# Texte de la page

Présentation du paratexte
Cette épître dédicatoire s’adresse à un ami manceau du Manceau Jouenneaux et fait l’éloge de l’amitié sans contrepartie.
Bibliographie :Guido Iuuenalis Martino Guerrando iuris utriusque et pontificii et caesarii peritissimo atque uenerandi in Christo patris praesulis Cenomanensis secretario dignissimo S<alutem> P<lurimam> D<at>
Guy Jouenneaux donne un salut appuyé à Martinus Guerrandus1, expert dans les deux droits, le pontifical et le césarien, et très digne secrétaire du vénérable dans le Christ évêque du Mans2.
Non sine optima ratione Cicero noster memoriae proditum reliquit beniuolentiam ueram non adulescentulorum more ardore quodam amoris sed stabilitate potius et constantia esse iudicandam.
Ce n’est pas sans une excellente raison que notre cher Cicéron a laissé à notre souvenir que « la vraie bienveillance, ce n’est pas à la façon des tout jeunes gens, d’après une certaine chaleur de l’affection, mais d’après plutôt sa stabilité et sa permanence qu’il faut la juger »3.
Nam plerosque uideris se amicos iactitantes dum nulla probandae amicitiae perstat occasio, qui si eum quem a se tantopere amari profitentur fortunae reflatu afflictum cernerent, minime forent dubitaturi hirundines imitari, quae (ut ait Cicero libro IIII ad Herennium) aestiuo tempore praesto sunt ; frigore autem pulsae recedunt ; quas tunc falsos amicos imitari constat qui sereno uitae in tempore praesto sunt at simul atque hiemem fortunae uiderint, deuolant omnes4.

# Matériel fourni
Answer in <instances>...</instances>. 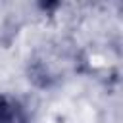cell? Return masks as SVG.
Segmentation results:
<instances>
[{"instance_id": "obj_1", "label": "cell", "mask_w": 123, "mask_h": 123, "mask_svg": "<svg viewBox=\"0 0 123 123\" xmlns=\"http://www.w3.org/2000/svg\"><path fill=\"white\" fill-rule=\"evenodd\" d=\"M0 123H27L23 106L8 94H0Z\"/></svg>"}]
</instances>
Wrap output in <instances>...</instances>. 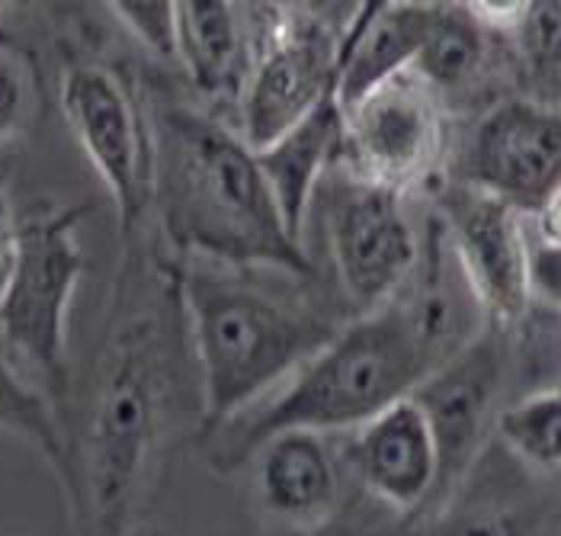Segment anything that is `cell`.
<instances>
[{"mask_svg": "<svg viewBox=\"0 0 561 536\" xmlns=\"http://www.w3.org/2000/svg\"><path fill=\"white\" fill-rule=\"evenodd\" d=\"M391 306L404 315L433 369H443L449 360L476 344L478 315H484V309L459 267L443 219L431 223L417 270Z\"/></svg>", "mask_w": 561, "mask_h": 536, "instance_id": "12", "label": "cell"}, {"mask_svg": "<svg viewBox=\"0 0 561 536\" xmlns=\"http://www.w3.org/2000/svg\"><path fill=\"white\" fill-rule=\"evenodd\" d=\"M472 10L478 23L484 30H501V33H519L526 13L533 3H523V0H507V3H488V0H478V3H466Z\"/></svg>", "mask_w": 561, "mask_h": 536, "instance_id": "27", "label": "cell"}, {"mask_svg": "<svg viewBox=\"0 0 561 536\" xmlns=\"http://www.w3.org/2000/svg\"><path fill=\"white\" fill-rule=\"evenodd\" d=\"M459 183L536 209L561 183V110L539 100L488 110L462 151Z\"/></svg>", "mask_w": 561, "mask_h": 536, "instance_id": "11", "label": "cell"}, {"mask_svg": "<svg viewBox=\"0 0 561 536\" xmlns=\"http://www.w3.org/2000/svg\"><path fill=\"white\" fill-rule=\"evenodd\" d=\"M446 129L436 90L404 71L344 116V158L353 178L404 193L431 174Z\"/></svg>", "mask_w": 561, "mask_h": 536, "instance_id": "8", "label": "cell"}, {"mask_svg": "<svg viewBox=\"0 0 561 536\" xmlns=\"http://www.w3.org/2000/svg\"><path fill=\"white\" fill-rule=\"evenodd\" d=\"M87 206L36 203L16 219V258L0 296V341L55 396L68 392V312L87 270Z\"/></svg>", "mask_w": 561, "mask_h": 536, "instance_id": "5", "label": "cell"}, {"mask_svg": "<svg viewBox=\"0 0 561 536\" xmlns=\"http://www.w3.org/2000/svg\"><path fill=\"white\" fill-rule=\"evenodd\" d=\"M334 459L314 431H283L260 447L263 501L299 524H314L334 504Z\"/></svg>", "mask_w": 561, "mask_h": 536, "instance_id": "17", "label": "cell"}, {"mask_svg": "<svg viewBox=\"0 0 561 536\" xmlns=\"http://www.w3.org/2000/svg\"><path fill=\"white\" fill-rule=\"evenodd\" d=\"M433 373L404 315L386 306L341 328L324 351L305 360L293 383L248 421L234 447L251 453L283 431L363 427L394 402L411 399Z\"/></svg>", "mask_w": 561, "mask_h": 536, "instance_id": "4", "label": "cell"}, {"mask_svg": "<svg viewBox=\"0 0 561 536\" xmlns=\"http://www.w3.org/2000/svg\"><path fill=\"white\" fill-rule=\"evenodd\" d=\"M328 238L346 296L363 312L391 306L421 261V238L401 193L359 178L331 196Z\"/></svg>", "mask_w": 561, "mask_h": 536, "instance_id": "7", "label": "cell"}, {"mask_svg": "<svg viewBox=\"0 0 561 536\" xmlns=\"http://www.w3.org/2000/svg\"><path fill=\"white\" fill-rule=\"evenodd\" d=\"M176 312H183L176 283L161 286L154 303H129L90 366L58 472L78 536H129L180 383Z\"/></svg>", "mask_w": 561, "mask_h": 536, "instance_id": "1", "label": "cell"}, {"mask_svg": "<svg viewBox=\"0 0 561 536\" xmlns=\"http://www.w3.org/2000/svg\"><path fill=\"white\" fill-rule=\"evenodd\" d=\"M61 113L106 183L119 231L129 238L154 196V129L129 84L103 65H71L61 78Z\"/></svg>", "mask_w": 561, "mask_h": 536, "instance_id": "6", "label": "cell"}, {"mask_svg": "<svg viewBox=\"0 0 561 536\" xmlns=\"http://www.w3.org/2000/svg\"><path fill=\"white\" fill-rule=\"evenodd\" d=\"M116 20L129 30L138 43L161 58H176V3H110Z\"/></svg>", "mask_w": 561, "mask_h": 536, "instance_id": "24", "label": "cell"}, {"mask_svg": "<svg viewBox=\"0 0 561 536\" xmlns=\"http://www.w3.org/2000/svg\"><path fill=\"white\" fill-rule=\"evenodd\" d=\"M337 45L314 23H279L241 90V138L263 151L305 123L337 90Z\"/></svg>", "mask_w": 561, "mask_h": 536, "instance_id": "10", "label": "cell"}, {"mask_svg": "<svg viewBox=\"0 0 561 536\" xmlns=\"http://www.w3.org/2000/svg\"><path fill=\"white\" fill-rule=\"evenodd\" d=\"M151 129L154 196L173 244L231 267L311 273L241 135L190 106H161Z\"/></svg>", "mask_w": 561, "mask_h": 536, "instance_id": "2", "label": "cell"}, {"mask_svg": "<svg viewBox=\"0 0 561 536\" xmlns=\"http://www.w3.org/2000/svg\"><path fill=\"white\" fill-rule=\"evenodd\" d=\"M36 110V75L26 55L0 43V141L16 135Z\"/></svg>", "mask_w": 561, "mask_h": 536, "instance_id": "23", "label": "cell"}, {"mask_svg": "<svg viewBox=\"0 0 561 536\" xmlns=\"http://www.w3.org/2000/svg\"><path fill=\"white\" fill-rule=\"evenodd\" d=\"M529 286L536 296L546 303L561 306V251L559 248H542L533 244L529 251Z\"/></svg>", "mask_w": 561, "mask_h": 536, "instance_id": "26", "label": "cell"}, {"mask_svg": "<svg viewBox=\"0 0 561 536\" xmlns=\"http://www.w3.org/2000/svg\"><path fill=\"white\" fill-rule=\"evenodd\" d=\"M341 151H344V113L334 96L321 103L293 133H286L263 151H254L260 174L286 219V228L299 244H302V228L314 186Z\"/></svg>", "mask_w": 561, "mask_h": 536, "instance_id": "16", "label": "cell"}, {"mask_svg": "<svg viewBox=\"0 0 561 536\" xmlns=\"http://www.w3.org/2000/svg\"><path fill=\"white\" fill-rule=\"evenodd\" d=\"M533 228H536V244L561 251V183L533 209Z\"/></svg>", "mask_w": 561, "mask_h": 536, "instance_id": "28", "label": "cell"}, {"mask_svg": "<svg viewBox=\"0 0 561 536\" xmlns=\"http://www.w3.org/2000/svg\"><path fill=\"white\" fill-rule=\"evenodd\" d=\"M176 58L209 96L244 90L251 58L238 7L221 0L176 3Z\"/></svg>", "mask_w": 561, "mask_h": 536, "instance_id": "18", "label": "cell"}, {"mask_svg": "<svg viewBox=\"0 0 561 536\" xmlns=\"http://www.w3.org/2000/svg\"><path fill=\"white\" fill-rule=\"evenodd\" d=\"M529 78L561 96V0L533 3L517 33Z\"/></svg>", "mask_w": 561, "mask_h": 536, "instance_id": "22", "label": "cell"}, {"mask_svg": "<svg viewBox=\"0 0 561 536\" xmlns=\"http://www.w3.org/2000/svg\"><path fill=\"white\" fill-rule=\"evenodd\" d=\"M0 431L20 434L30 444H36L43 449L45 459H51L55 469L61 472V466H65L61 421L43 392L23 379L20 366L13 363L3 341H0Z\"/></svg>", "mask_w": 561, "mask_h": 536, "instance_id": "20", "label": "cell"}, {"mask_svg": "<svg viewBox=\"0 0 561 536\" xmlns=\"http://www.w3.org/2000/svg\"><path fill=\"white\" fill-rule=\"evenodd\" d=\"M433 3H363L353 26L337 45V90L341 113H350L373 90L414 68Z\"/></svg>", "mask_w": 561, "mask_h": 536, "instance_id": "14", "label": "cell"}, {"mask_svg": "<svg viewBox=\"0 0 561 536\" xmlns=\"http://www.w3.org/2000/svg\"><path fill=\"white\" fill-rule=\"evenodd\" d=\"M449 244L476 299L497 324H517L529 309V235L523 209L504 196L456 183L439 199Z\"/></svg>", "mask_w": 561, "mask_h": 536, "instance_id": "9", "label": "cell"}, {"mask_svg": "<svg viewBox=\"0 0 561 536\" xmlns=\"http://www.w3.org/2000/svg\"><path fill=\"white\" fill-rule=\"evenodd\" d=\"M494 383H497V360L488 344L476 341L414 389L411 399L427 411L436 434L439 476L459 472L469 463L494 399Z\"/></svg>", "mask_w": 561, "mask_h": 536, "instance_id": "15", "label": "cell"}, {"mask_svg": "<svg viewBox=\"0 0 561 536\" xmlns=\"http://www.w3.org/2000/svg\"><path fill=\"white\" fill-rule=\"evenodd\" d=\"M356 459L369 492L391 508H417L439 482V447L431 418L414 399H401L359 427Z\"/></svg>", "mask_w": 561, "mask_h": 536, "instance_id": "13", "label": "cell"}, {"mask_svg": "<svg viewBox=\"0 0 561 536\" xmlns=\"http://www.w3.org/2000/svg\"><path fill=\"white\" fill-rule=\"evenodd\" d=\"M484 61V26L466 3H433L431 23L411 75L427 88L449 90L469 84Z\"/></svg>", "mask_w": 561, "mask_h": 536, "instance_id": "19", "label": "cell"}, {"mask_svg": "<svg viewBox=\"0 0 561 536\" xmlns=\"http://www.w3.org/2000/svg\"><path fill=\"white\" fill-rule=\"evenodd\" d=\"M13 258H16V223L10 219L7 206L0 203V296L7 289L10 270H13Z\"/></svg>", "mask_w": 561, "mask_h": 536, "instance_id": "29", "label": "cell"}, {"mask_svg": "<svg viewBox=\"0 0 561 536\" xmlns=\"http://www.w3.org/2000/svg\"><path fill=\"white\" fill-rule=\"evenodd\" d=\"M504 444L539 469H561V389L529 396L497 418Z\"/></svg>", "mask_w": 561, "mask_h": 536, "instance_id": "21", "label": "cell"}, {"mask_svg": "<svg viewBox=\"0 0 561 536\" xmlns=\"http://www.w3.org/2000/svg\"><path fill=\"white\" fill-rule=\"evenodd\" d=\"M436 536H517V531H514V521L504 511L488 508V504H476V508H466L456 517H446L436 527Z\"/></svg>", "mask_w": 561, "mask_h": 536, "instance_id": "25", "label": "cell"}, {"mask_svg": "<svg viewBox=\"0 0 561 536\" xmlns=\"http://www.w3.org/2000/svg\"><path fill=\"white\" fill-rule=\"evenodd\" d=\"M234 270L209 258H190L176 273L199 363V389L213 421L244 411L266 386L299 369L341 334L324 315L283 299Z\"/></svg>", "mask_w": 561, "mask_h": 536, "instance_id": "3", "label": "cell"}]
</instances>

# Travail demandé
Recopiez mot pour mot le passage du texte de la page qui commence aux mots « Présentation du paratexte » et s'arrête après les mots « constantia esse iudicandam. ». Appuyez-vous uniquement sur le texte de la page.

# Réponse au problème
Présentation du paratexte
Cette épître dédicatoire s’adresse à un ami manceau du Manceau Jouenneaux et fait l’éloge de l’amitié sans contrepartie.
Bibliographie :Guido Iuuenalis Martino Guerrando iuris utriusque et pontificii et caesarii peritissimo atque uenerandi in Christo patris praesulis Cenomanensis secretario dignissimo S<alutem> P<lurimam> D<at>
Guy Jouenneaux donne un salut appuyé à Martinus Guerrandus1, expert dans les deux droits, le pontifical et le césarien, et très digne secrétaire du vénérable dans le Christ évêque du Mans2.
Non sine optima ratione Cicero noster memoriae proditum reliquit beniuolentiam ueram non adulescentulorum more ardore quodam amoris sed stabilitate potius et constantia esse iudicandam.